From the results of Comparative Example 9, when the amount of silica used is small, the processing surface is excellent, and the characteristics of the styrene-butadiene rubber prepared by solution polymerization having a high glass transition temperature can be well implemented, and the braking performance can be significantly improved. In addition, it can be seen that the wear resistance is drastically reduced due to the poor reinforcing effect.

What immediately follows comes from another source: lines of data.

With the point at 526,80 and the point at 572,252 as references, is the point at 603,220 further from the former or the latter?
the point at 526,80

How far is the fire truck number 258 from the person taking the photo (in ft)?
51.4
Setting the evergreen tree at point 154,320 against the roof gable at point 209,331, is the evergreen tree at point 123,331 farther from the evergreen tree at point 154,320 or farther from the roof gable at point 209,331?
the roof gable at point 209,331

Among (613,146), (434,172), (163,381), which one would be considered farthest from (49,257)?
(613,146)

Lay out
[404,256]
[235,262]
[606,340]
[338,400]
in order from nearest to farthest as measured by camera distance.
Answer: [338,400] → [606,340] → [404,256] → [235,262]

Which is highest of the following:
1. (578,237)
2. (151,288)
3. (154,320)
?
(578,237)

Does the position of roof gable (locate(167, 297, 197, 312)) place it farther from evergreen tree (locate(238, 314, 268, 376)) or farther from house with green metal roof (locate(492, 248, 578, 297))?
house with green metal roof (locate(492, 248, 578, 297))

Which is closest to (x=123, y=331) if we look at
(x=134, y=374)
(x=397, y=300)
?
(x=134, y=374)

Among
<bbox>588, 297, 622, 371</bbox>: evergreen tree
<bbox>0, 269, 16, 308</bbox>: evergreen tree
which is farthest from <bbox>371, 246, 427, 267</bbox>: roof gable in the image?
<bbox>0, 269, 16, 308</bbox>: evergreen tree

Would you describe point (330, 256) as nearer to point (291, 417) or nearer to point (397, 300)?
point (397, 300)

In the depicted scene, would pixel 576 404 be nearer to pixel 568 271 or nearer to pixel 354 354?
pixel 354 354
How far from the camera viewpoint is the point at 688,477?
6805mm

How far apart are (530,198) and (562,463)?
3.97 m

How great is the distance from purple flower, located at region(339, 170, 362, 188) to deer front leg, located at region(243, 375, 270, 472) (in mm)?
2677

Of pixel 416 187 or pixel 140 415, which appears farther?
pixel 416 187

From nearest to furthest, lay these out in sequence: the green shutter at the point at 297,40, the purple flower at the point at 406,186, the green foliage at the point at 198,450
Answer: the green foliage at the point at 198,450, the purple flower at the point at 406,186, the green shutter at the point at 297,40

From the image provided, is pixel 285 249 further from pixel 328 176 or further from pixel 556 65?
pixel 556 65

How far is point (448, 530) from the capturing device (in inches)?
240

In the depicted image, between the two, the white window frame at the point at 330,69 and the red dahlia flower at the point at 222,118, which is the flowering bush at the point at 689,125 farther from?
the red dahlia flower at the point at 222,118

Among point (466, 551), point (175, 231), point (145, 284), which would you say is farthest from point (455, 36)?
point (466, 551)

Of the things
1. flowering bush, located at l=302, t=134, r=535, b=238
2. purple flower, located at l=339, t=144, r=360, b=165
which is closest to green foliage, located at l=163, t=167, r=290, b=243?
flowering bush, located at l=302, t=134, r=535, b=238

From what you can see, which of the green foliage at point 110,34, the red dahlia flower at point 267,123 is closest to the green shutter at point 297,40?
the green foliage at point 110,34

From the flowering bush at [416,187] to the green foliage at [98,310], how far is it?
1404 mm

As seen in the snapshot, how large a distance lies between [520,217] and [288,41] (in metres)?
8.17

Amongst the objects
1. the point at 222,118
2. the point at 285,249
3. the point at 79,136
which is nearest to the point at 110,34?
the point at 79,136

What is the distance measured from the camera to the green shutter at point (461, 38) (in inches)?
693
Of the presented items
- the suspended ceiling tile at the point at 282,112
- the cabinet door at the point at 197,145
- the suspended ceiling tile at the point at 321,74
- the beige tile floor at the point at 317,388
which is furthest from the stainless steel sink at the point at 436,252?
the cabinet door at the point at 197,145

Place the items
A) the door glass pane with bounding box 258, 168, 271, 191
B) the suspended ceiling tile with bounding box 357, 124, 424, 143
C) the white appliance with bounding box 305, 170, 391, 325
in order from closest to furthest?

As described in detail above, a solution-polymerized styrene having a high glass transition temperature for a liquid polyisoprene rubber having a high molecular weight and having an appropriate molecular weight, the terminal of which is substituted by a hydroxyl group having high affinity with silica used as a reinforcing agent according to the present invention. The rubber composition obtained by further mixing butadiene rubber and butadiene rubber blends facilitates mixing and dispersing with silica, improves braking performance of the tire, and has no loss of wear performance and rolling resistance. Is suitable as.

Claims (1)

(Correction) A diene-based synthetic rubber prepared by solution polymerization, in which the styrene and butadiene are randomly arranged in a microstructure, and the aromatic oil is attached to 37.5 parts by weight with respect to the rubber solid content, and the Mooney viscosity of 100 ° C. is 70-80. 90 to 110 parts by weight of rubber having a glass transition temperature of -30 to -10 ° C and a diene-based rubber prepared by solution polymerization method, having a glass transition temperature of -100 to -110 ° C and having a fine structure It is a blend rubber composed of 10-14 parts by weight of butadiene rubber having a cis butadiene content of 96% or more and a Mooney viscosity of 55-65, and has a fine structure of 1,4 sheath structure and its molecular weight is 80,000-100,000. 100 parts by weight of rubber (based on rubber solids content) made by adding 10 to 20 parts by weight of polyisoprene liquid rubber whose terminal is substituted with a hydroxyl group; 80-100 parts by weight of silica having a CTAB value of 160 to 170 m 2 / g; And tire tread rubber composition with improved braking performance consisting of conventional additives.